Exercise requirements →
1. In the Greensleeves text, restate the paragraph beginning "Musically, what sounds" as a short bulleted list that keeps its main facts.
2. According to the Greensleeves text, which scale does the Aeolian version use for the cadences at the end of phrases?

A Bit of Musical Theory
Here is what I have observed about this tune.
Musically, what sounds “right” to a society changes over time. During the European Renaissance, the musical sound was shifting away from modes (scales that sound odd to modern ears) and towards the major-minor system (what Western listeners are most used to today). “Greensleeves” uses both systems and therefore shows that transition as it was happening. This is true of all the minor versions of the melody; they constantly switch back and forth from one system to the other at regular intervals, rather like a kid on a swing.
(The earliest version was printed in minor and since major just sounds wrong to me, I won’t examine that version.)

Aeolian / Natural Minor
This version starts out in the older Aeolian mode but uses the more recent melodic minor scale for the cadences at the end of phrases.

minor scales in Greensleeves

The following sound bite demonstrates the Aeolian mode, the ascending melodic minor scale and a simple version of the melody.

Dataset section →

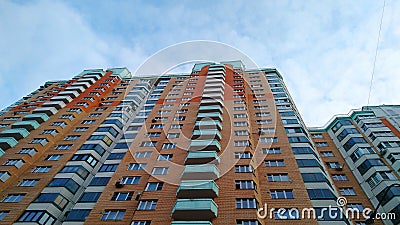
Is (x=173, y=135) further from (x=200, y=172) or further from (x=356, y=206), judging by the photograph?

Response list →
1.
- What sounds "right" musically to a society changes over time.
- During the European Renaissance, music shifted from modes (scales that sound odd to modern ears) toward the major-minor system familiar to Western listeners today.
- "Greensleeves" uses both systems, so it shows that transition as it was happening.
- All minor versions of the melody switch back and forth between the two systems at regular intervals, like a kid on a swing.

2. The melodic minor scale.